Appearance in the 17th century. The Dutch light phenomenon continues to appeal to today's painters, photographers, light art, video art creators and, of course, watchmen. The environment depicted, the interpretation of the themes has changed, but the light is bright, golden, it still exudes and still inspires
Participating artists:
Willem van Veldhuizen - painting
Danielle van Zadelhoff - photography
Reinier Berendsen - painting
Frank van Driel - photography
Jeroen Paulussen - painting
Exhibition curator:
Daiva Balvers

Golden Age period in the history of the Netherlands

The 17th century in the Dutch history is also called the Golden Age. During this period, trade, science and arts flourished in the Netherlands, and the country played an important role in the world politics. How is it possible that such a small and relatively remote country in the 17th century Europe became so important – as a state, as a centre of the world trade, as a disseminator of culture? Even more surprising is that it was achieved in an incredibly short time. A lot of historians have tried to find the answer to this phenomenon.
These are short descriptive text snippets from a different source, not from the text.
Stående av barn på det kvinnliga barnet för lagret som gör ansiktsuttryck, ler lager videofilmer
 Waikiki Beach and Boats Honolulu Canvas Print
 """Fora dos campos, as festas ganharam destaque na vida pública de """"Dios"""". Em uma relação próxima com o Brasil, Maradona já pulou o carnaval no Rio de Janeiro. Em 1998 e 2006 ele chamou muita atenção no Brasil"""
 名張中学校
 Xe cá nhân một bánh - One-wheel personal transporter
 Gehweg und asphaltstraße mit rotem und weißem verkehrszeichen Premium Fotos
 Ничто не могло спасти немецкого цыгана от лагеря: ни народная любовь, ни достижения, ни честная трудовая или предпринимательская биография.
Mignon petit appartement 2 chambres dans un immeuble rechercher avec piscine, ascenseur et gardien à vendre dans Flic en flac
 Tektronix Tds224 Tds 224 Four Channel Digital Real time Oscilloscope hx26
The Netherlands was not an example of a common state model in the 17th century Europe, but rather “an exceptional case, deviation from the common cultural and economic norms prevailing at that time.” One of the predominant theories is that 150 years before the Industrial Revolution the 17th century Republic of the Netherlands already had a modern economic system. This was evident from the well-developed agricultural, labour and capital markets, the fact that the government respected property rights and fully promoted economic growth, the prosperity of science and culture, that the individual’s place in society was determined not only by the birth right but also by his merits.  Compared to other countries, the education of the population was high, and not only in cities but in rural areas as well. Nowhere else in Europe was there such a tolerance for different religions and customs, the prevailing culture of “discussions”, where the expression of opinions was considered an important factor in the exchange of experiences seeking to find the best solution. No wonder that due to the mainstream democratic atmosphere, good economic conditions, the brightest people of that time flooded the Netherlands from Europe: merchants, scientists, philosophers, and artists.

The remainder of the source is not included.